A do Epsilonów - sami poczytajcie! Przecież to ŚMIECH :-) Porównując klasę "towarzystwa" do kolumn, "mezalians" to wiele wiele za łagodne słowo.

Mimo wszystko, o ich dźwieku trudno zapomnieć! Zresztą potwierdza to co jakiś czas P. Marek, u którego B&W 801 są zestrojone na MAXA!

Nie rozumiem więc Twego malkontenctwa...

 

Chcesz pierwsze lepsze, b. dobre kolumny do zabójczo trudnej aplikacji?

Spróbuj się "zająć" JMLab-ami. To dopiero zabawa!

Na 10 razy kiedy je słuchałem zagrały, może zaledwie raz znakomicie! O reszcie przypadków, raczej nie warto wspominać. A tymczasem "wrażliwe na wszystko", "chimeryczne" Infinity wypadły w moim marnym pokoiku (przy Elektra 936) tak, że palce lizać:-)

 

A NAJLEPIEJ kup stare, koncentryczne Tannoye. Wiem od właściciela, że grają prawie identycznie z każdym poczciwym wzmacniaczem od 2 kzł wzwyż - prawie do nieskończoności! I to jak!

 

Pozdr.

"Measurements can provide a measure of insight, but are no substitute for human judgment. Why are we looking to reduce a subjective experience to objective criteria anyway? The subtleties of music and audio reproduction are for those who appreciate it. Differentiation by numbers is for those who do not".--Nelson Pass

Tak się zastanawiam, czy piszesz serio? Czy kpisz raczej?

 

Dartman pisze, że SF Cremona (czy Amati Homage także) wypadły blado przy R90. Potwierdzasz "kiepskość SF Cremona, ale też piszesz, że grają lepiej od Kappa 9 (co prawda z jedną kolumną uszkodzoną na basie)???

□ □ □

◆ Części zadania ◆
**1.** Wyjaśnij w jednym do trzech zdań, z jakiego powodu wpis o kolumnach radzi kupić stare, koncentryczne Tannoye.
**2.** Przepisz z wpisu o kolumnach fragment, który otwierają słowa zawierające "Na 10 razy kiedy", a zamykają "że palce lizać:-)".

□ □ □

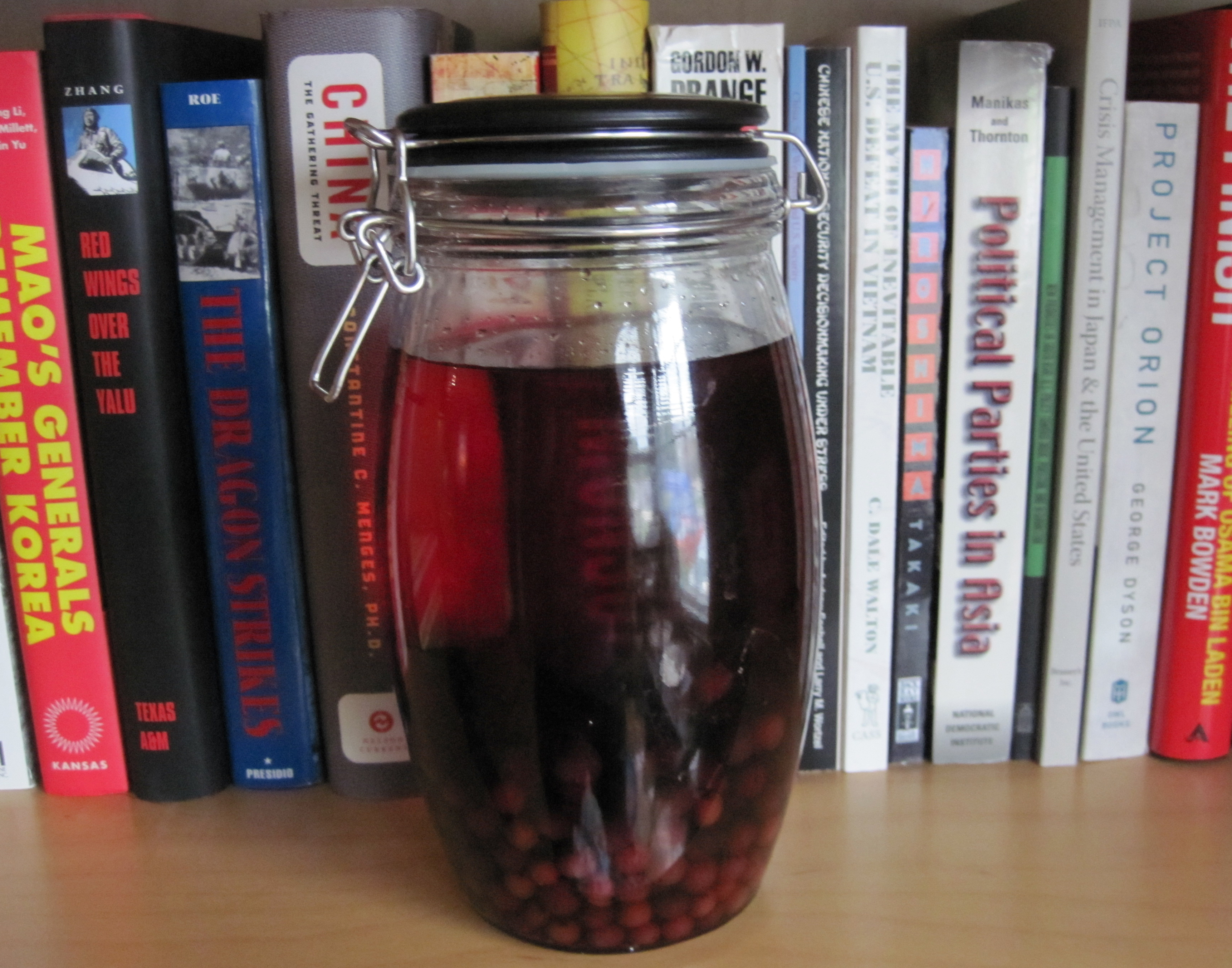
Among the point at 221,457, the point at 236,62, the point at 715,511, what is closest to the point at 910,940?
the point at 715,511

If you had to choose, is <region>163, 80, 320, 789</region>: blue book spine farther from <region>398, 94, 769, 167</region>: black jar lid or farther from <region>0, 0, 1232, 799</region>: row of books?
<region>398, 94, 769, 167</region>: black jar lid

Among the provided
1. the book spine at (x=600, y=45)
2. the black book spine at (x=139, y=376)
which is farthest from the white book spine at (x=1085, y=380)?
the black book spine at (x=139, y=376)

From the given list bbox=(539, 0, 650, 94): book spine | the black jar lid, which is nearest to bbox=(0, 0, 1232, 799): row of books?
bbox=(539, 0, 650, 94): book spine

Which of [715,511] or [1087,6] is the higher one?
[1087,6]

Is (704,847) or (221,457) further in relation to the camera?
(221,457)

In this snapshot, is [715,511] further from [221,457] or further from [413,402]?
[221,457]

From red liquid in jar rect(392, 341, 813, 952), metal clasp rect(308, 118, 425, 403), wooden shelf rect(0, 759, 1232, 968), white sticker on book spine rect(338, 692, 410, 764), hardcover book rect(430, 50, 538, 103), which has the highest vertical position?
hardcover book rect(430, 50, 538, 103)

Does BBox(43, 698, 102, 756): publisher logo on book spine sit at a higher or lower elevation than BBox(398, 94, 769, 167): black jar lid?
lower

□ □ □

◆ Odpowiedzi do zadań ◆
**1.** Według właściciela takich kolumn stare, koncentryczne Tannoye grają prawie identycznie z każdym poczciwym wzmacniaczem od 2 kzł wzwyż, i to bardzo dobrze. Nie trzeba więc szukać do nich specjalnego wzmacniacza.

**2.**
Na 10 razy kiedy je słuchałem zagrały, może zaledwie raz znakomicie! O reszcie przypadków, raczej nie warto wspominać. A tymczasem "wrażliwe na wszystko", "chimeryczne" Infinity wypadły w moim marnym pokoiku (przy Elektra 936) tak, że palce lizać:-)